In his complaint filed Thursday against the Harrison County Agricultural Society, sponsor of the annual Harrison County Agricultural Fair, plaintiff Harold Wilson describes pig wrestling as an event in which teams of four people “torment” the pigs by “chasing, grabbing, tackling and dragging” them before “slamming them into barrel drums or tires.”

Such treatment, Wilson alleges, violates Section 19 of the Harrison County Animal Control Ordinance, which makes it unlawful for any person to “willfully or maliciously torture, torment, beat, kick, strike, mutilate, injure, or disable any animal.”

Wilson says in the Harrison County Circuit Court lawsuit that he, as a citizen of the county, is “interested in the execution and enforcement of the laws and ordinances of Harrison County, namely, the Harrison County Animal Control Ordinance.”

According to the complaint, Wilson first approached the Harrison County Agricultural Society in 2015, demanding that it refrain from organizing, sponsoring, promoting or otherwise allowing pig wrestling at the county fair.

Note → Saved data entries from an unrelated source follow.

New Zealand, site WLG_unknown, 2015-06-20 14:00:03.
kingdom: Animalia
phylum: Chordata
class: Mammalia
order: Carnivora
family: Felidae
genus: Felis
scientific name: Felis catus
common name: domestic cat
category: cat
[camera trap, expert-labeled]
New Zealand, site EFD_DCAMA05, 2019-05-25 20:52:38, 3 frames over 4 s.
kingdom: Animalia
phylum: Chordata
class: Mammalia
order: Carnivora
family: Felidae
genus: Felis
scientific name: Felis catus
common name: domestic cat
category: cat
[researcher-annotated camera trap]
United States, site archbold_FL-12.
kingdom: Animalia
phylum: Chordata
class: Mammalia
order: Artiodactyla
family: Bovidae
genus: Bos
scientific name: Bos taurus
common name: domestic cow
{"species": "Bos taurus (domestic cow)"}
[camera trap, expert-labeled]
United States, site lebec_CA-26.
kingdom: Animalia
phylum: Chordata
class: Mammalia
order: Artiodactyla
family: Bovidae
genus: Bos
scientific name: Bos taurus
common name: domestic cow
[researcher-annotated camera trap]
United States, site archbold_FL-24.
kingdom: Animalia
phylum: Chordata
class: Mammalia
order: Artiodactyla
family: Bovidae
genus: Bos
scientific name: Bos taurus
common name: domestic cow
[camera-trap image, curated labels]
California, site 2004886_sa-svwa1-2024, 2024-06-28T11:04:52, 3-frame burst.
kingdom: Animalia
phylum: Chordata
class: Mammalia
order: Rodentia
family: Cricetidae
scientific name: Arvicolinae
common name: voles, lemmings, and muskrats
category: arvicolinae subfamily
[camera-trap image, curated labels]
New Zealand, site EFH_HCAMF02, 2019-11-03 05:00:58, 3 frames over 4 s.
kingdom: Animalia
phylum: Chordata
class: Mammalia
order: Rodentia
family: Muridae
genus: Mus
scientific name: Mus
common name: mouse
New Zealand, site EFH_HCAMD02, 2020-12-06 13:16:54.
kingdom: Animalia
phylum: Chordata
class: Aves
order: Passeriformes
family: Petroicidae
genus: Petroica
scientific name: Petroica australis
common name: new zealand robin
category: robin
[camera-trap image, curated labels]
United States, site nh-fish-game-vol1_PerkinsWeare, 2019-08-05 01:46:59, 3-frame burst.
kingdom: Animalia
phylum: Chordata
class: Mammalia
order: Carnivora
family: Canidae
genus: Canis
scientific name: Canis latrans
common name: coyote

Despite the organization’s refusal, Wilson has kept up a campaign to do away with pig wrestling, or pig “catching” as it is sometimes called, at the Harrison County Fair.

People for the Ethical Treatment of Animals denounces pig wrestling as a “barbaric activity”  and explains how “terrified” pigs are blindsided, chased, tackled, dragged and then slammed, often head-first, into barrels or tires. During a match, PETA says, pig wrestling team members may pile up on top of the pig, or lift up the pig and then drop it, likely resulting in severe injuries to the animal.

The Harrison County Agricultural Fair has been an annual event since 1860. According to its pig-wrestling entry form, which tells participants to “be ready to have fun,” each pig-wrestling team made up of a captain and three team members must pay an entry fee of $40. Teams may also seek corporate sponsorship.

In recent years, and with mixed results, anti-animal cruelty advocates have protested pig wrestling in several states, including Utah, Wyoming, and Wisconsin.

Todd Uhl, president of the Harrison County Fair Board, did not respond Friday to a phone call requesting comment.

Wilson seeks an initial temporary injunction blocking this year’s pig-wrestling contest, and a permanent injunction to stop future events. He is represented by Amy Wheatley, an attorney with the Law Office of Nick Stein in New Albany, Ind.

Harrison County Agricultural Society is an Indiana nonprofit corporation. Bordering the Ohio River, Harrison County is one of Indiana’s southernmost counties.